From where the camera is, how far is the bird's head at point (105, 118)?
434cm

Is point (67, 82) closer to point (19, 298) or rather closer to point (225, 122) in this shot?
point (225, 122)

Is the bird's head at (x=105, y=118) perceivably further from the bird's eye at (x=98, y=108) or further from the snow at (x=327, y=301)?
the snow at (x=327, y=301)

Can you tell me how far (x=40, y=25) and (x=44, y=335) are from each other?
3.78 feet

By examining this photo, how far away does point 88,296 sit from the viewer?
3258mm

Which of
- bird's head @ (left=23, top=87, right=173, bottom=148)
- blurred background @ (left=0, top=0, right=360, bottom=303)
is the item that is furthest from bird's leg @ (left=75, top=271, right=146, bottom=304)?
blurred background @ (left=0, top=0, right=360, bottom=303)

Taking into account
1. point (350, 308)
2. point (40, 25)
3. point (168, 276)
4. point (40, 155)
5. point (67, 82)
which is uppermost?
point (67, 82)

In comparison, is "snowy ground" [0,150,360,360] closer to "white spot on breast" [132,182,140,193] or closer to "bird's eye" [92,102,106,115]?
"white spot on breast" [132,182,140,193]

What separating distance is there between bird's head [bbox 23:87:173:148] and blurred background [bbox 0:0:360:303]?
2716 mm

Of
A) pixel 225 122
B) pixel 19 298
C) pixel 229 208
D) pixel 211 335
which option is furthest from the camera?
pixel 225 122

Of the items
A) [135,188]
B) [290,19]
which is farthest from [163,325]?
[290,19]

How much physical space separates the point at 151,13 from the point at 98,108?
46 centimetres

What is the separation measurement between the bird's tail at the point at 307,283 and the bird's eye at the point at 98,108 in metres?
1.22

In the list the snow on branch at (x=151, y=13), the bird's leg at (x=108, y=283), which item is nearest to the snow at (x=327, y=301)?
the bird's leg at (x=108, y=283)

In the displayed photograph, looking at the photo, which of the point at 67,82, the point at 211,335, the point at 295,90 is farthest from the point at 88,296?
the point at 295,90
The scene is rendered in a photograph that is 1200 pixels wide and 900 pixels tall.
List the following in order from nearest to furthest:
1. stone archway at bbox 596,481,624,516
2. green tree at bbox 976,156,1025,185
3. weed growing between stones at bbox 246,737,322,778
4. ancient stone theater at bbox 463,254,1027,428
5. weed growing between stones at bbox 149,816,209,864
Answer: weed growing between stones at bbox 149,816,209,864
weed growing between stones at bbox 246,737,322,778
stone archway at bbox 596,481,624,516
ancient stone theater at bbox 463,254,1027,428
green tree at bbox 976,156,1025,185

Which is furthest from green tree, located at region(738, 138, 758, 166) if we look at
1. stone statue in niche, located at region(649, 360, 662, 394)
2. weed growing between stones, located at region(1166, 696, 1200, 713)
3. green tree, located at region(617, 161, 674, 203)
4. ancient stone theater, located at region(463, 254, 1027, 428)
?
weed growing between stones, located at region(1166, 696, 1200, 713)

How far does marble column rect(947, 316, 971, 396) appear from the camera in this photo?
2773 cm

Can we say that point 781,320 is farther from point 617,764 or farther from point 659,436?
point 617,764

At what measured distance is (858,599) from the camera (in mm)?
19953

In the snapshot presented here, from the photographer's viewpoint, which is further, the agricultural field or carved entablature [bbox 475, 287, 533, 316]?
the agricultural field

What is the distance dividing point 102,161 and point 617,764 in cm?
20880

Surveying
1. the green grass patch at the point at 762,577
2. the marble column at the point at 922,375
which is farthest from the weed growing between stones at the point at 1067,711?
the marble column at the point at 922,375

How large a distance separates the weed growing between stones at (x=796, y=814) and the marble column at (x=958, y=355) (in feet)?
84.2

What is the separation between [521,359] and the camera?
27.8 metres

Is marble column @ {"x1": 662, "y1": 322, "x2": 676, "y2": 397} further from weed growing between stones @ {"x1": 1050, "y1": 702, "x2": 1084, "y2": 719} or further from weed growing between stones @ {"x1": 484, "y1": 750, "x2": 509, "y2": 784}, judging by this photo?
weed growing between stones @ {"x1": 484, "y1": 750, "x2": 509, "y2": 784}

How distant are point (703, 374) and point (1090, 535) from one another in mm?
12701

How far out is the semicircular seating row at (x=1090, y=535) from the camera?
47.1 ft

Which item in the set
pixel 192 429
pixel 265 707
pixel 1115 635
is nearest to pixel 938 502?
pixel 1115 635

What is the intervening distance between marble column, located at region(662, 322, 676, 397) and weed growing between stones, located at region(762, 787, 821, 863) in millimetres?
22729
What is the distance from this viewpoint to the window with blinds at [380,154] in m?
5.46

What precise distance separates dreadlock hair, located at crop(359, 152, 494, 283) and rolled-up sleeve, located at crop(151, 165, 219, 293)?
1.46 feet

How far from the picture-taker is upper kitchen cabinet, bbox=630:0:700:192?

• **Do this**:
Write out every line exactly as it stands.

• **Result below**:
From where the camera is, how far is the bird's head at point (105, 118)?
434cm

Is point (67, 82) closer to point (19, 298) or rather closer to point (225, 122) in this shot?
point (225, 122)

Is the bird's head at (x=105, y=118) perceivably further from the bird's eye at (x=98, y=108) or further from the snow at (x=327, y=301)?
the snow at (x=327, y=301)

Can you tell me how far (x=40, y=25) and (x=44, y=335) are from each other?
3.78 feet

By examining this photo, how far away does point 88,296 sit from the viewer?
3258mm

Which of
- bird's head @ (left=23, top=87, right=173, bottom=148)
- blurred background @ (left=0, top=0, right=360, bottom=303)
is the item that is furthest from bird's leg @ (left=75, top=271, right=146, bottom=304)?
blurred background @ (left=0, top=0, right=360, bottom=303)

Taking into account
1. point (350, 308)
2. point (40, 25)
3. point (168, 276)
4. point (40, 155)
5. point (67, 82)
which is uppermost?
point (67, 82)

In comparison, is "snowy ground" [0,150,360,360] closer to "white spot on breast" [132,182,140,193] or closer to "bird's eye" [92,102,106,115]?
"white spot on breast" [132,182,140,193]

What separating distance is there between bird's head [bbox 23:87:173:148] and blurred background [bbox 0:0:360:303]?
2716 mm

Of
A) pixel 225 122
B) pixel 19 298
C) pixel 229 208
D) pixel 211 335
which option is furthest from the camera?
pixel 225 122

Of the items
A) [135,188]
B) [290,19]
which is farthest from [163,325]?
[290,19]

How much physical space separates the point at 151,13 from the point at 98,108?
46 centimetres

What is the separation measurement between the bird's tail at the point at 307,283 and the bird's eye at the point at 98,108 in metres?
1.22

In the list the snow on branch at (x=151, y=13), the bird's leg at (x=108, y=283), which item is nearest to the snow at (x=327, y=301)?
the bird's leg at (x=108, y=283)

In the displayed photograph, looking at the photo, which of the point at 67,82, the point at 211,335, the point at 295,90 is farthest from the point at 88,296?
the point at 295,90
The scene is rendered in a photograph that is 1200 pixels wide and 900 pixels tall.
List the following in order from nearest to furthest:
1. stone archway at bbox 596,481,624,516
2. green tree at bbox 976,156,1025,185
3. weed growing between stones at bbox 246,737,322,778
4. ancient stone theater at bbox 463,254,1027,428
5. weed growing between stones at bbox 149,816,209,864
Answer: weed growing between stones at bbox 149,816,209,864
weed growing between stones at bbox 246,737,322,778
stone archway at bbox 596,481,624,516
ancient stone theater at bbox 463,254,1027,428
green tree at bbox 976,156,1025,185

Which is furthest from green tree, located at region(738, 138, 758, 166) if we look at
1. stone statue in niche, located at region(649, 360, 662, 394)
2. weed growing between stones, located at region(1166, 696, 1200, 713)
3. green tree, located at region(617, 161, 674, 203)
4. ancient stone theater, located at region(463, 254, 1027, 428)
?
weed growing between stones, located at region(1166, 696, 1200, 713)

How far does marble column rect(947, 316, 971, 396) appear from the camera in this photo?
2773 cm

Can we say that point 781,320 is farther from point 617,764 or farther from point 659,436?
point 617,764

At what measured distance is (858,599) from the camera (in mm)?
19953

In the snapshot presented here, from the photographer's viewpoint, which is further, the agricultural field or carved entablature [bbox 475, 287, 533, 316]?
the agricultural field

What is the distance dividing point 102,161 and point 617,764 in cm?
20880

Surveying
1. the green grass patch at the point at 762,577
2. the marble column at the point at 922,375
which is farthest from the weed growing between stones at the point at 1067,711?
the marble column at the point at 922,375

How large a distance separates the weed growing between stones at (x=796, y=814) and the marble column at (x=958, y=355) (in feet)?
84.2

What is the separation between [521,359] and the camera?
27.8 metres

Is marble column @ {"x1": 662, "y1": 322, "x2": 676, "y2": 397} further from weed growing between stones @ {"x1": 1050, "y1": 702, "x2": 1084, "y2": 719} or further from weed growing between stones @ {"x1": 484, "y1": 750, "x2": 509, "y2": 784}, judging by this photo?
weed growing between stones @ {"x1": 484, "y1": 750, "x2": 509, "y2": 784}

How distant are point (703, 374) and point (1090, 535) from one another in mm?
12701

How far out is the semicircular seating row at (x=1090, y=535) from the camera?
47.1 ft

Which item in the set
pixel 192 429
pixel 265 707
pixel 1115 635
is nearest to pixel 938 502?
pixel 1115 635

What is the intervening distance between marble column, located at region(662, 322, 676, 397) and weed growing between stones, located at region(762, 787, 821, 863) in millimetres?
22729
What is the distance from this viewpoint to the window with blinds at [380,154] in m?
5.46

What precise distance separates dreadlock hair, located at crop(359, 152, 494, 283) and rolled-up sleeve, located at crop(151, 165, 219, 293)?
1.46 feet

How far from the picture-taker is upper kitchen cabinet, bbox=630:0:700:192?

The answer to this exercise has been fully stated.